The spot features a woman answering the front door of her home, a small child in her arms. The voice of the unseen man at her door, whose voice vaguely resembles that of a certain state's governor, tells her that, "Our retirement plans are $140 billion short, so we need some of your money ... We need $30,000." When the woman contests that "that's nuts" because she already paid her taxes, the voice continues, ominously, "I wasn't talking to you," as the camera zooms in on the child's face.

Earlier this year, NBC Chicago's Edward McClelland took a look at the facts the committee is relying on in their ongoing campaign against public employees' pensions. The campaign, McClelland noted, "rightly points out that Illinois has the most underfunded pension system in the U.S., at 51 percent." However, he continued, the campaign unfairly says that the state's public employees earn such a "sweet deal" through retirement benefits that are better than 95 percent of workers statewide.
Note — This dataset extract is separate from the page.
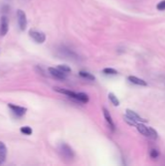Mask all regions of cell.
Listing matches in <instances>:
<instances>
[{"label":"cell","instance_id":"cell-1","mask_svg":"<svg viewBox=\"0 0 165 166\" xmlns=\"http://www.w3.org/2000/svg\"><path fill=\"white\" fill-rule=\"evenodd\" d=\"M17 17H18V23L20 28L21 30H24L27 25V19L25 13L23 10H18L17 11Z\"/></svg>","mask_w":165,"mask_h":166},{"label":"cell","instance_id":"cell-2","mask_svg":"<svg viewBox=\"0 0 165 166\" xmlns=\"http://www.w3.org/2000/svg\"><path fill=\"white\" fill-rule=\"evenodd\" d=\"M29 36L31 37L36 43H39V44L44 43L46 40V35L41 31H37V30H30Z\"/></svg>","mask_w":165,"mask_h":166},{"label":"cell","instance_id":"cell-3","mask_svg":"<svg viewBox=\"0 0 165 166\" xmlns=\"http://www.w3.org/2000/svg\"><path fill=\"white\" fill-rule=\"evenodd\" d=\"M60 152H61V154L63 155L64 157H66V158H69L71 159L74 157V152L72 150V148L70 146H68L67 144H61V146H60Z\"/></svg>","mask_w":165,"mask_h":166},{"label":"cell","instance_id":"cell-4","mask_svg":"<svg viewBox=\"0 0 165 166\" xmlns=\"http://www.w3.org/2000/svg\"><path fill=\"white\" fill-rule=\"evenodd\" d=\"M9 29V21L6 16H3L1 17V21H0V35L1 36H5Z\"/></svg>","mask_w":165,"mask_h":166},{"label":"cell","instance_id":"cell-5","mask_svg":"<svg viewBox=\"0 0 165 166\" xmlns=\"http://www.w3.org/2000/svg\"><path fill=\"white\" fill-rule=\"evenodd\" d=\"M8 107L11 109L12 112L14 113L17 117H23V116H24V114L26 113V111H27L26 108L20 107V106H17V105H13V104H8Z\"/></svg>","mask_w":165,"mask_h":166},{"label":"cell","instance_id":"cell-6","mask_svg":"<svg viewBox=\"0 0 165 166\" xmlns=\"http://www.w3.org/2000/svg\"><path fill=\"white\" fill-rule=\"evenodd\" d=\"M49 70V73L51 74V76H54L56 79H60V80H65L66 79V73H64L62 71H60L58 68H54V67H50L48 68Z\"/></svg>","mask_w":165,"mask_h":166},{"label":"cell","instance_id":"cell-7","mask_svg":"<svg viewBox=\"0 0 165 166\" xmlns=\"http://www.w3.org/2000/svg\"><path fill=\"white\" fill-rule=\"evenodd\" d=\"M126 117H129L130 120H132L133 121H135V122H144V121H147L146 120L144 119H142V117L138 115V114H136L135 112H133L131 110H129V109H127L126 111Z\"/></svg>","mask_w":165,"mask_h":166},{"label":"cell","instance_id":"cell-8","mask_svg":"<svg viewBox=\"0 0 165 166\" xmlns=\"http://www.w3.org/2000/svg\"><path fill=\"white\" fill-rule=\"evenodd\" d=\"M54 90L58 91L59 93H62V94H65L69 96L70 98L76 100L77 101V93L74 92V91H71V90H68V89H61V87H54Z\"/></svg>","mask_w":165,"mask_h":166},{"label":"cell","instance_id":"cell-9","mask_svg":"<svg viewBox=\"0 0 165 166\" xmlns=\"http://www.w3.org/2000/svg\"><path fill=\"white\" fill-rule=\"evenodd\" d=\"M128 81L131 82L132 84H134V85H138V86H148V84L144 80H142V79H140V78H137L135 76H129Z\"/></svg>","mask_w":165,"mask_h":166},{"label":"cell","instance_id":"cell-10","mask_svg":"<svg viewBox=\"0 0 165 166\" xmlns=\"http://www.w3.org/2000/svg\"><path fill=\"white\" fill-rule=\"evenodd\" d=\"M103 114H104V117H105L106 121L108 122V124H109L110 127L114 130L115 129V124H114V121H113V120H112V117L110 115L109 111H108L106 108H103Z\"/></svg>","mask_w":165,"mask_h":166},{"label":"cell","instance_id":"cell-11","mask_svg":"<svg viewBox=\"0 0 165 166\" xmlns=\"http://www.w3.org/2000/svg\"><path fill=\"white\" fill-rule=\"evenodd\" d=\"M135 126L137 127V129L139 130V132L141 134H143L144 136L149 137V127H147L145 124H139V122H136Z\"/></svg>","mask_w":165,"mask_h":166},{"label":"cell","instance_id":"cell-12","mask_svg":"<svg viewBox=\"0 0 165 166\" xmlns=\"http://www.w3.org/2000/svg\"><path fill=\"white\" fill-rule=\"evenodd\" d=\"M7 156V148L5 146V144L0 141V161H5Z\"/></svg>","mask_w":165,"mask_h":166},{"label":"cell","instance_id":"cell-13","mask_svg":"<svg viewBox=\"0 0 165 166\" xmlns=\"http://www.w3.org/2000/svg\"><path fill=\"white\" fill-rule=\"evenodd\" d=\"M89 95L84 92H79L77 93V101L82 102V103H88L89 102Z\"/></svg>","mask_w":165,"mask_h":166},{"label":"cell","instance_id":"cell-14","mask_svg":"<svg viewBox=\"0 0 165 166\" xmlns=\"http://www.w3.org/2000/svg\"><path fill=\"white\" fill-rule=\"evenodd\" d=\"M79 75L84 78V79H86V80H89V81H94L95 80V77L92 75V74H90L89 72H86V71H80Z\"/></svg>","mask_w":165,"mask_h":166},{"label":"cell","instance_id":"cell-15","mask_svg":"<svg viewBox=\"0 0 165 166\" xmlns=\"http://www.w3.org/2000/svg\"><path fill=\"white\" fill-rule=\"evenodd\" d=\"M108 96H109V99H110V101L112 102L113 105H115V106H119V105H120V100L117 98V96L114 93L110 92Z\"/></svg>","mask_w":165,"mask_h":166},{"label":"cell","instance_id":"cell-16","mask_svg":"<svg viewBox=\"0 0 165 166\" xmlns=\"http://www.w3.org/2000/svg\"><path fill=\"white\" fill-rule=\"evenodd\" d=\"M20 132L24 134V135H31L32 134V129L31 127H29V126H23V127H20Z\"/></svg>","mask_w":165,"mask_h":166},{"label":"cell","instance_id":"cell-17","mask_svg":"<svg viewBox=\"0 0 165 166\" xmlns=\"http://www.w3.org/2000/svg\"><path fill=\"white\" fill-rule=\"evenodd\" d=\"M103 73L106 74V75H117L118 71L114 68H105L103 69Z\"/></svg>","mask_w":165,"mask_h":166},{"label":"cell","instance_id":"cell-18","mask_svg":"<svg viewBox=\"0 0 165 166\" xmlns=\"http://www.w3.org/2000/svg\"><path fill=\"white\" fill-rule=\"evenodd\" d=\"M58 69L60 70V71H62L64 73H69V72H71V68L68 66V65H63V64H60L58 66Z\"/></svg>","mask_w":165,"mask_h":166},{"label":"cell","instance_id":"cell-19","mask_svg":"<svg viewBox=\"0 0 165 166\" xmlns=\"http://www.w3.org/2000/svg\"><path fill=\"white\" fill-rule=\"evenodd\" d=\"M149 137H151V139L157 138V133H156V131L151 127H149Z\"/></svg>","mask_w":165,"mask_h":166},{"label":"cell","instance_id":"cell-20","mask_svg":"<svg viewBox=\"0 0 165 166\" xmlns=\"http://www.w3.org/2000/svg\"><path fill=\"white\" fill-rule=\"evenodd\" d=\"M156 9H157L158 11H165V0L160 1L157 5H156Z\"/></svg>","mask_w":165,"mask_h":166},{"label":"cell","instance_id":"cell-21","mask_svg":"<svg viewBox=\"0 0 165 166\" xmlns=\"http://www.w3.org/2000/svg\"><path fill=\"white\" fill-rule=\"evenodd\" d=\"M151 158H156V157L158 156V155H159V152H157V150H155V149H153V150L151 151Z\"/></svg>","mask_w":165,"mask_h":166},{"label":"cell","instance_id":"cell-22","mask_svg":"<svg viewBox=\"0 0 165 166\" xmlns=\"http://www.w3.org/2000/svg\"><path fill=\"white\" fill-rule=\"evenodd\" d=\"M2 163V161H0V164H1Z\"/></svg>","mask_w":165,"mask_h":166}]
</instances>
Further, McClelland noted in a follow-up blog that the campaign's authors, themselves, earn some incredibly "sweet deals" when it comes to pensions. The club's chairman, Miles D. White, will be drawing on two pensions most recently estimated to be worth $20.2 million. Other members of the Civic Committee earn annual pensions ranging between $220,000 and $1.4 million annually.

As of early last month, the state owes money on 166,000 unpaid bills worth an estimated $5 billion dating back to last year, according to an AP analysis. Though Democratic Governor Pat Quinn has raised income taxes and reduced spending to try and alleviate the state's budget woes, pension costs are seen as still overwhelming the state's finances.

In September, a new report released by the Civic Federation, non-partisan government research organization, had a similarly dire take on the state's financial health. Laurence Msall, federation president, stated that, although the state's budget has "somewhat improved" in recent years, "the State's finances have not been fixed" and the budget deficit will remain about $8.3 billion short by the fiscal year's end next June.

Msall, too, isolated pension obligations as the state's number-one obstacle to getting on solid ground financially.

"This budget plainly demonstrates the need for further pension reform by the State of Illinois," Msall said last month. "Neither dramatic increases in revenue nor painful cuts to appropriations were enough to offset the increased costs imposed on the State by its underfunded pensions."

In response to the Civic Committee's campaign and support of pension-reforming Senate Bill 512, an analysis by Buck Associates claimed the group's plan would cost Illinois taxpayers more than $34 billion, in addition to decimating much-needed retirement money for public school teachers, firefighters and other public employees.